Jetson RACECAR 11 – Arduino ROS Node for Car Control

In the eleventh part of our Jetson RACECAR build we construct a breadboard to interface the car with the Jetson using an Arduino ROS Node. Then we install the software, and test using a ROS teleoperation node to control the car with a game controller to boot. Looky here:

Background

In our earlier Motor Control and Battery Discussion we had planned on using a Teensy micro controller to interface the Jetson to the steering servo and ESC on the car. After working with the Teensy for a while, I realized that in order to upload a sketch to the Teensy (a sketch is a program that is uploaded and then runs on an Arduino type of processor) an updated version of the Arduino software is needed.

The updated Arduino version is not readily available for the Jetson. An alternative is to run the Arduino software from a PC, such as the host used to flash the Jetson. At the end of the day, it is easier just to replace the Teensy with a regular Arduino and use the Arduino software natively on the Jetson. That means that during development one doesn’t have to bounce back and forth between different development machines.

In the video, an Arduino Nano is used. The Nano was selected because the parts were already on hand, if buying new, an Arduino Micro or clone probably would be the choice.

◆ **Task directions**:
In the Jetson RACECAR article, rewrite the stretch that starts with "The updated Arduino" and ends with "different development machines.", using "laptop" in place of "PC".

◆ **Given material**:
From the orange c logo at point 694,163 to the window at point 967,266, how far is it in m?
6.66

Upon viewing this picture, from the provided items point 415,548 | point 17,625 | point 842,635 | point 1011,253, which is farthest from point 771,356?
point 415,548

◆ **Reply**:
The updated Arduino version is not readily available for the Jetson. An alternative is to run the Arduino software from a laptop, such as the host used to flash the Jetson. At the end of the day, it is easier just to replace the Teensy with a regular Arduino and use the Arduino software natively on the Jetson. That means that during development one doesn’t have to bounce back and forth between different development machines.